A while back I had the opportunity to work directly with Sound Editor Richard Hymns - we flew him in an he and I spent about 3 days in my studio working with me to tweak some sound editing + design for the short film "Ana's Playground".
At the point at which he came in, the entire soundtrack for the film was mostly complete. We were chatting over lunch one day and he asked how I usually work when sound editing - if I worked in an "element-by-element" or a "scene-by-scene" protocol. I realized at that point that I had gone scene-by-scene, creating the soundtrack for the entire scene before moving into the next scene - amb/bkgrds/fx/foley all being cut into the film at the same time to create a more "finished version" of what the scene should feel like before moving onto the next shots. Richard confirmed that he can't work any other way but to build the scene top to bottom before moving on.

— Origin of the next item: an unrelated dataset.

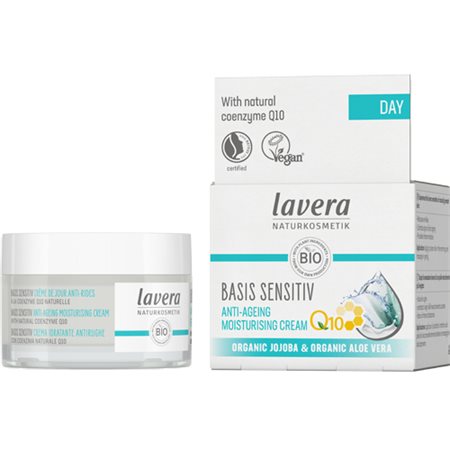 Moisturising Day Cream Q10 Basis Sensitive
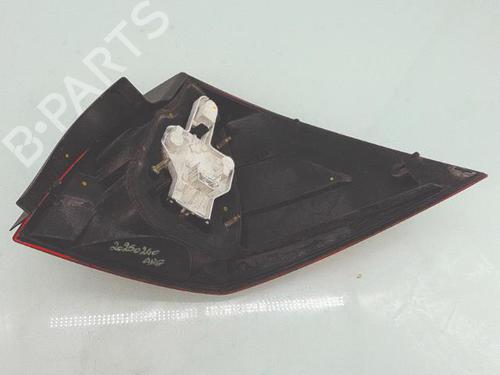 Left taillight RENAULT MEGANE II Saloon (LM0/1_) 1.5 dCi (LM0F, LM0T, LM2B) | BP30000072C34 - Image 3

Last year I sound edited the feature "Stuck Between Stations" - a drama with very little action, much different than "Ana's Playground". This time, I found myself working in the opposite fashion - cutting in amb/bkgrds beginning to end before moving onto foley, then fx, etc.
I'm working on another short film right now and I'm finding I'm having much better luck building scene-by-scene than I would have going element-by-element.
Do you find that the way you build the soundtrack to a film depends on the type of story? The genre? The length of the film? The director? Does it change for you every project? Game time decision?